We have covered 14 elementary functions in Derivatives.py. The specifics are the in the following:
- Trig functions
    - **sin(a)** function takes in Dual number a as input and calculates the sine of dual number a. 
    - **cos(a)** function takes in Dual number a as input and calculates the cosine of dual number a.
    - **tan(a)** function takes in Dual number a as input and calculates the tangent of dual number a.
- Inverse trig functions
    - **arcsin(a)** takes in Dual number a as input and calculates the inverse of sine of dual number a. 
    - **arccos(a)** takes in Dual number a as input and calculates the inverse of cosine of dual number a. 
    - **arctangent(a)** takes in Dual number a as input and calculates the inverse of tangent of dual number a. 
- Exponential functions
    - **exp(a)** function takes in Dual number a as input and calculates the power a of base e.
    - **power(a, p)** function takes in two arguments: Dual number a  and base p (integer or float) and calculates the power a of base p.
- Hyperbolic functions
    - **sinh(a)** takes in Dual number a as input and calculates sinh of dual number a.
    - **cosh(a)** takes in Dual number a as input and calculates the cosh of dual number a.
    - **tanh(a)** takes in Dual number a as input and calculates the tanh of dual number a. 
- Logistic functions
    - **logistic(a)** takes in Dual number a as input and calculates the logistic value of dual number a. 
- Logarithms
    - **ln(a)** function takes in Dual number a as input and calculates its natural log.
    - **log(a, base)** function takes in two arguments: Dual number a and base (integer) and calculates the log of dual number a with base n. 
- Square root
    - **sqrt(a)** takes in Dual number a as input and calculates the square root of dual number a. 


## Future Features
### Reverse AD 
We will extend our software package to support reverse mode automatic differentiation. One of the drawbacks of our forward mode implementation is that it scales linearly with the number of inputs that we wish to find derivatives with respect to. This makes forward mode very costly and inefficient for calculating the gradient of large functions of many inputs (as is often the case in machine learning applications.) By taking advantage of the symmetry of the chain rule and storing the parent-child relationships on our first pass, we can actually compute complex gradients in two passes (one forward and one reverse pass). This is the functionality and flexibility that we will enable in reverse mode. 

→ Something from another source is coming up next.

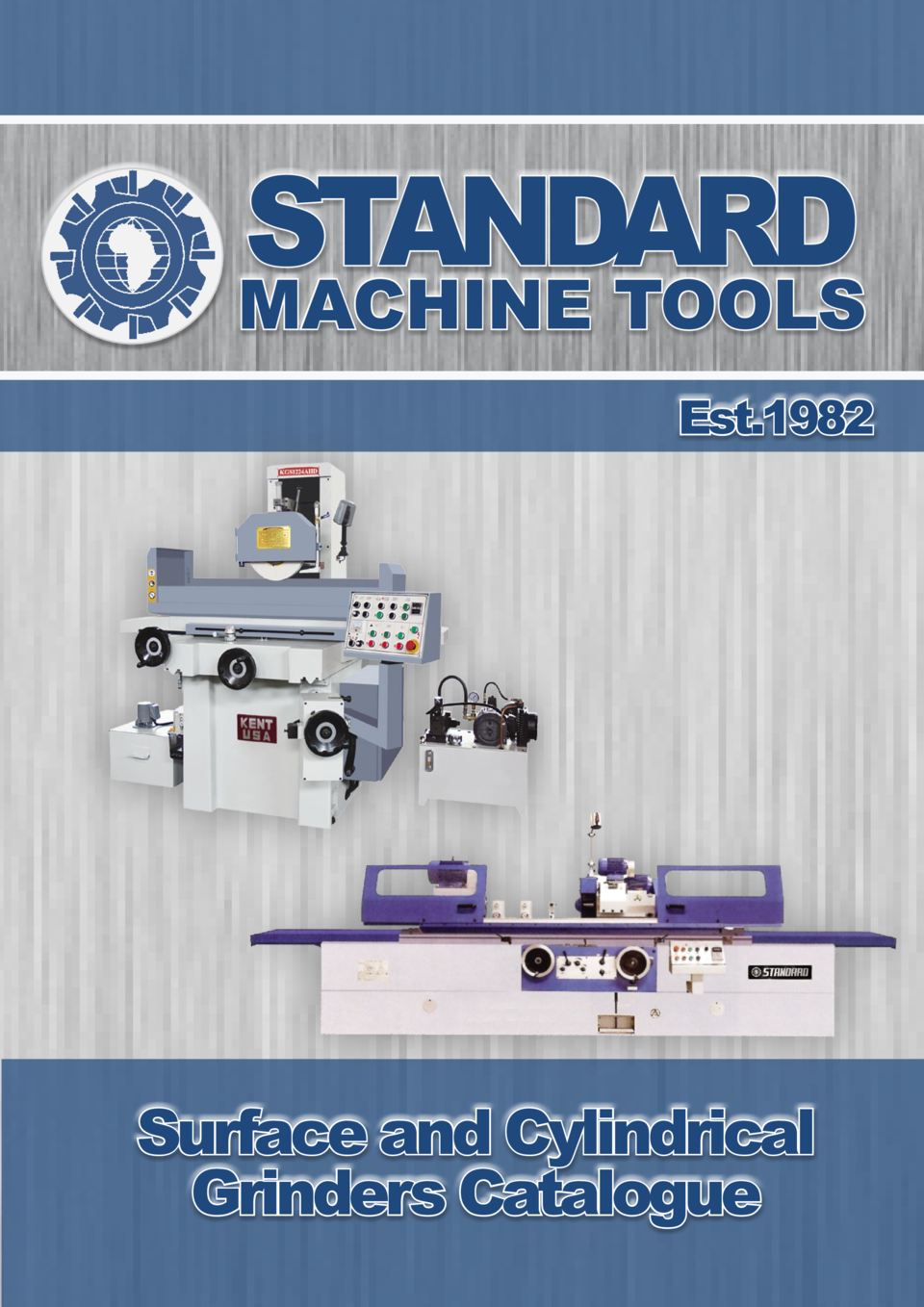 STANDARD  MACHINE TOOLS Est.1982  Surface and Cylindrical Grinders Catalogue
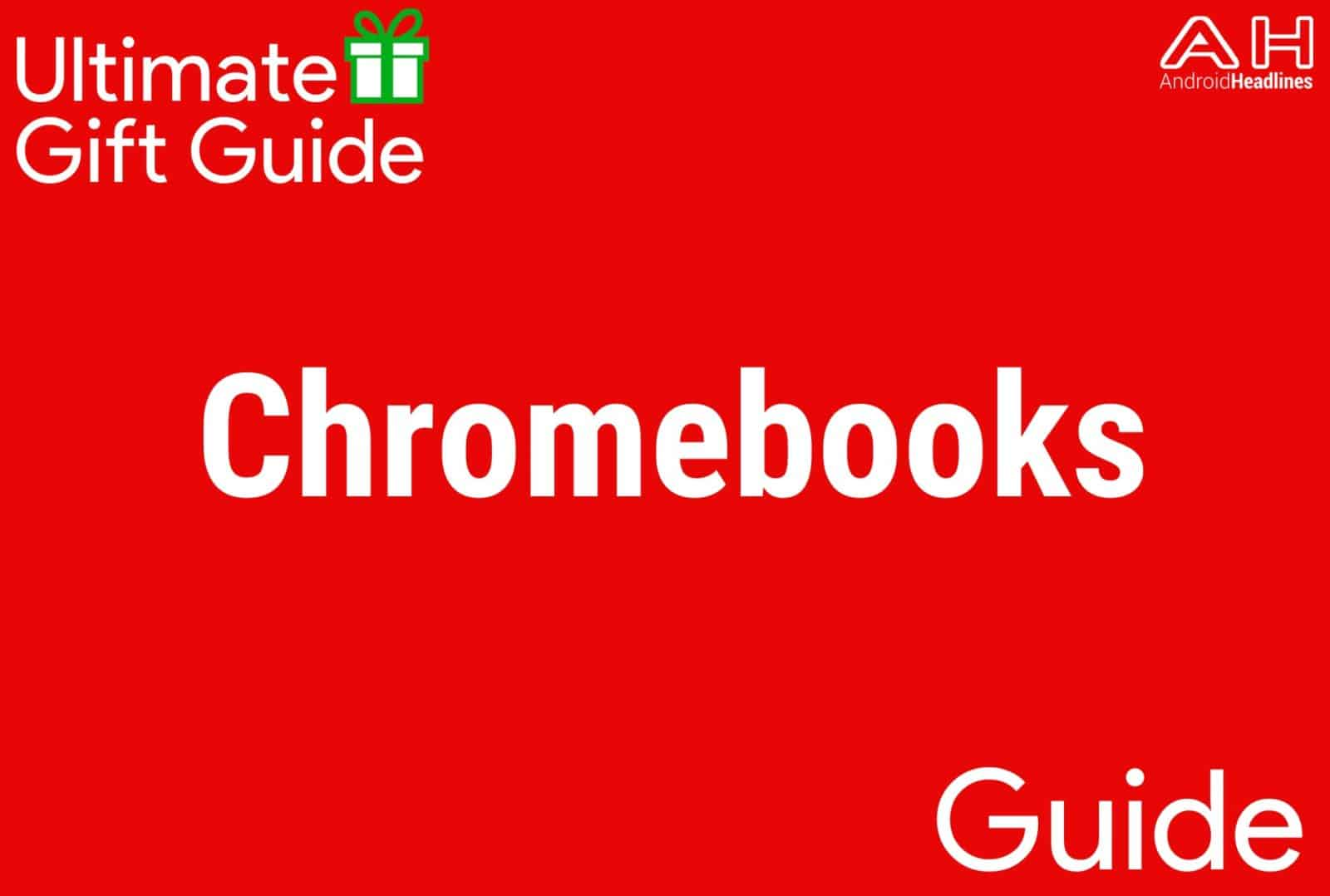 Chromebooks - Gift Guide 2015-2016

### Extension to support vectorized inputs 
Instead of differentiating on one variable we can extend our framework to handle many variables at once by supporting vectorized inputs. This would allow our 


## Licensing

We would like to use the MIT license because automatic differentiation has been implemented by many people already, and the math python package we will be using is also a standard python package. Therefore, we are happy to make our code open source and free to use for people who are also interested in automatic differentiation.  

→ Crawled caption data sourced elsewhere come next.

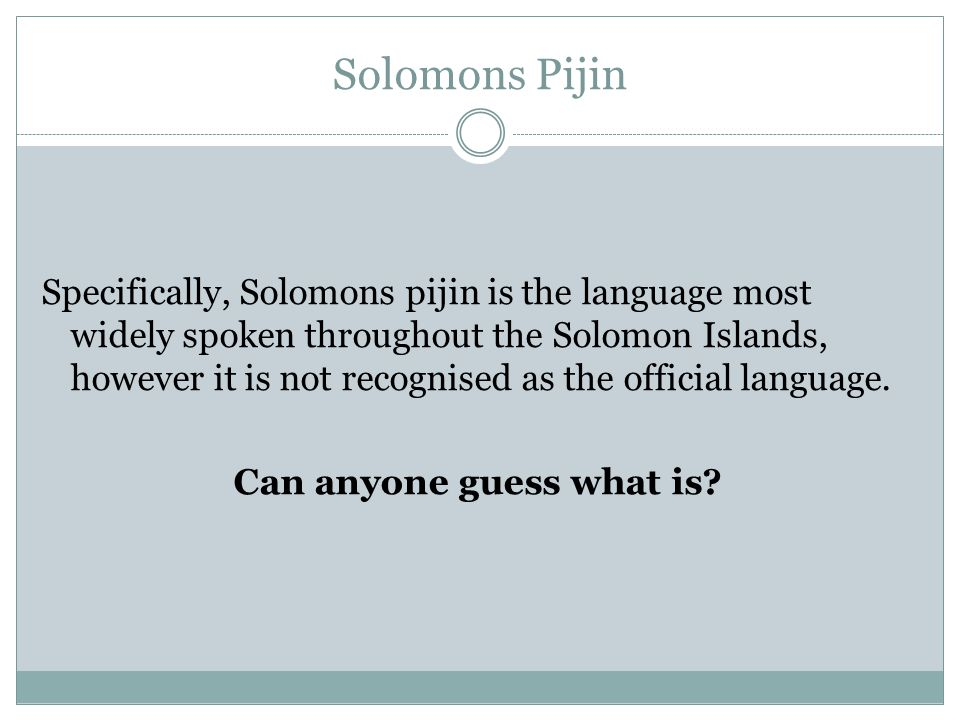 Solomons Pijin Specifically, Solomons pijin is the language most widely spoken throughout the Solomon Islands, however it is not recognised as the official language.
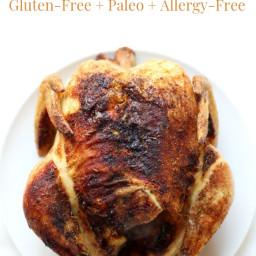 How To Make The Best At-Home Rotisserie Chicken (Gluten-Free, Paleo, Allerg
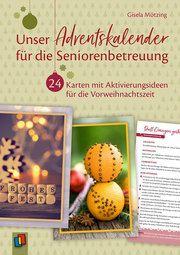 Unser Adventskalender für die Seniorenbetreuung Mötzing, Gisela 9783834641434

[The link to MIT's licensing website](https://opensource.org/licenses/MIT)


## Feedback

Introduction (1.75/2): Your introduction should motivate the need for automatic differentiation (AD). What methods can we use to calculate derivatives numerically? What are the strengths/weaknesses of each of these methods, and how does AD address these problems?

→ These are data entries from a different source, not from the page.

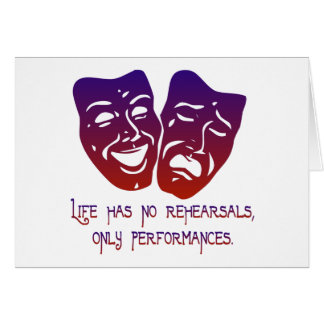 Life has no rehearsals card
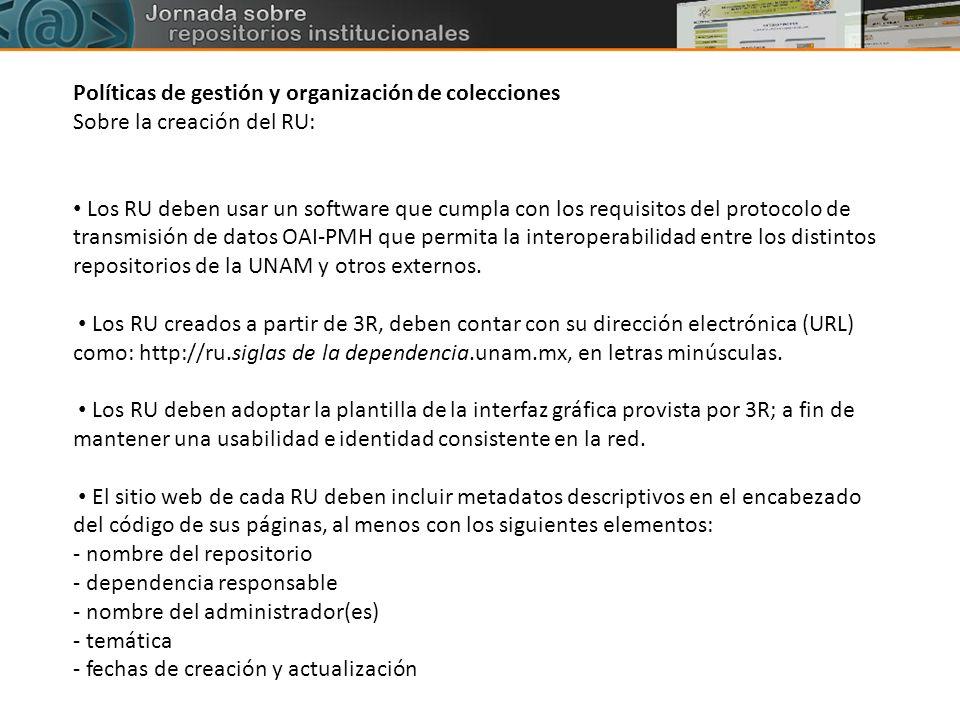 Políticas de gestión y organización de colecciones Sobre la creación del RU: Los RU deben usar un software que cumpla con los requisitos del protocolo
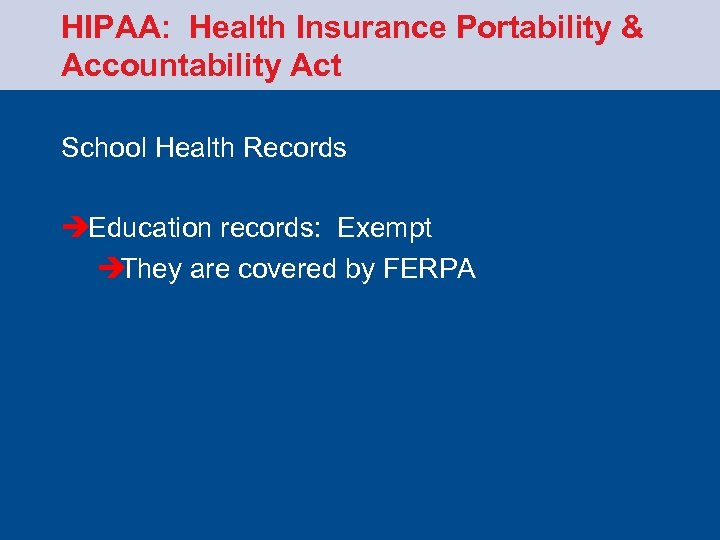 HIPAA: Health Insurance Portability & Accountability Act School Health Records èEducation records: Exempt è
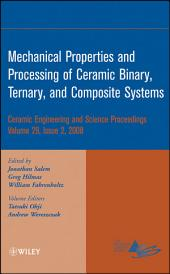 Mechanical Properties and Performance of Engineering Ceramics and Composites IV: Ceramic Engineering and Science Proceedings, Volume 29, Issue 2
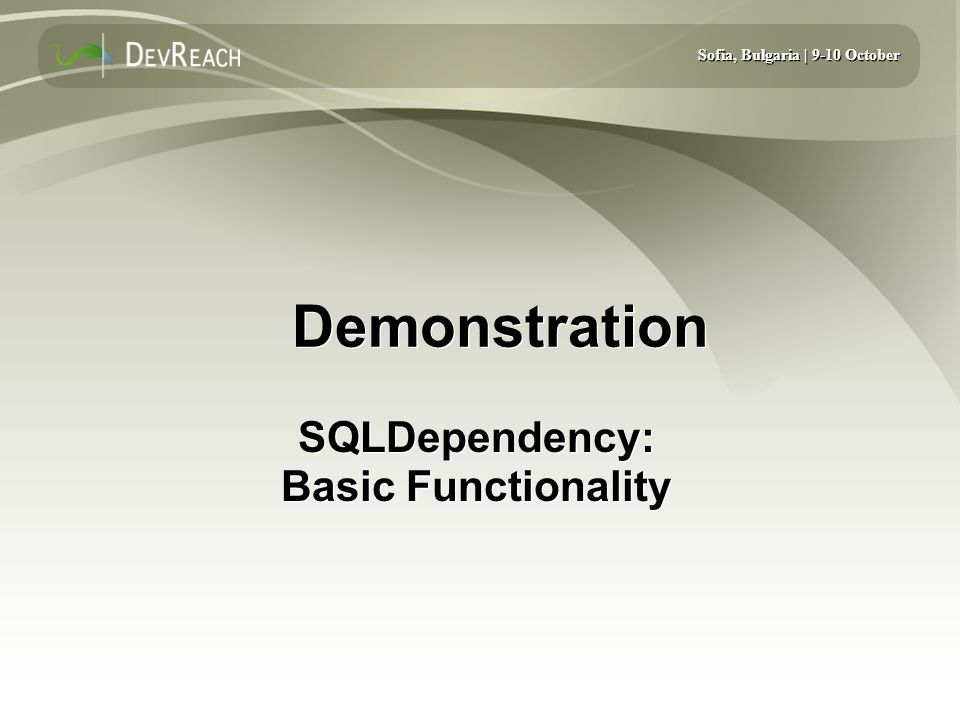 SQLDependency: Basic Functionality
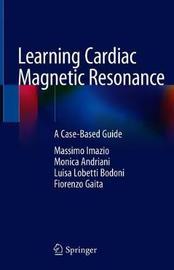 Learning Cardiac Magnetic Resonance by Massimo Imazio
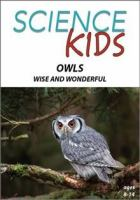 Owls, Wise and Wonderful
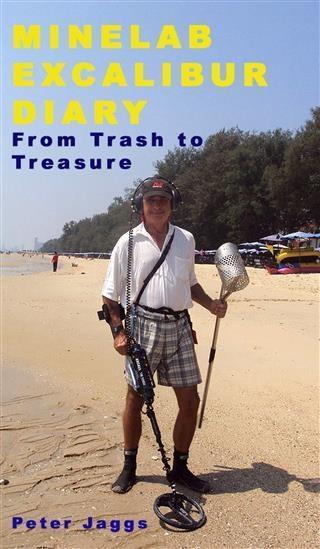 Minelab Excalibur Diary: From Trash to Treasure als eBook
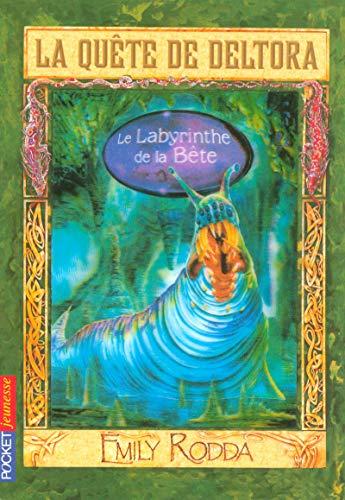 6. La quête de Deltora - Le Labyrinthe de la Bête (06)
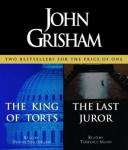 The King of Torts / The Last Juror, John Grisham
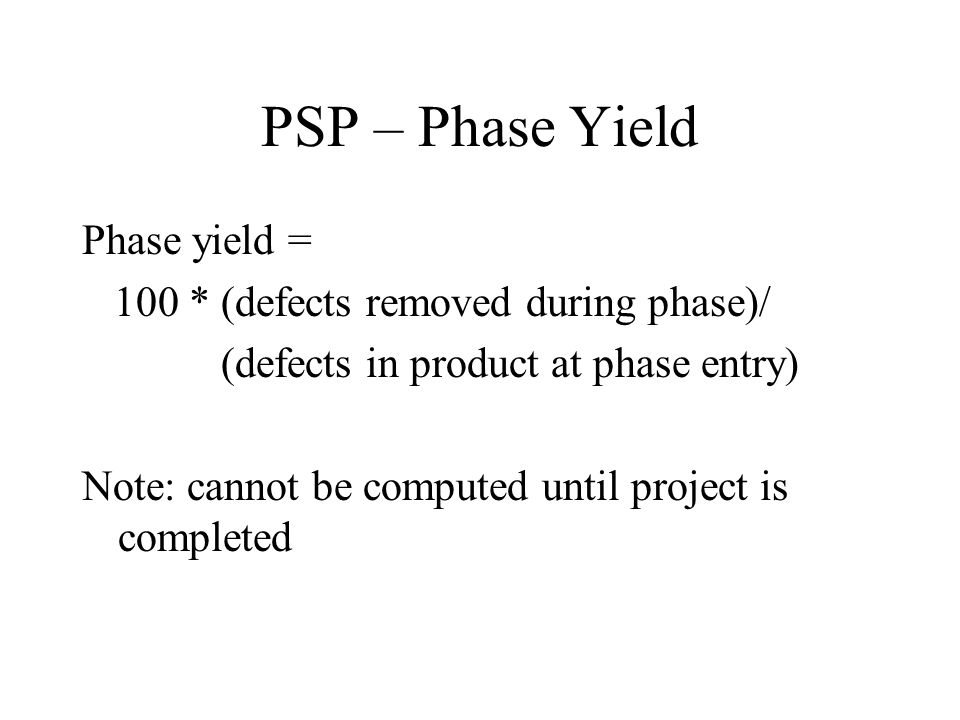 PSP – Phase Yield Phase yield = 100 * (defects removed during phase)/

Background (1.5/2): It feels as though the background is just a collection of things that have been stitched together without much thought. How do each of these topics fit together in the context of AD?

Example usage (3/3): Very thorough!

Software organization (2/2)

Implementation (4/4): The math module is fine; you might also consider numpy for better performance.

Licensing (2/2)

One last comment: going forward, you should always work on a feature branch.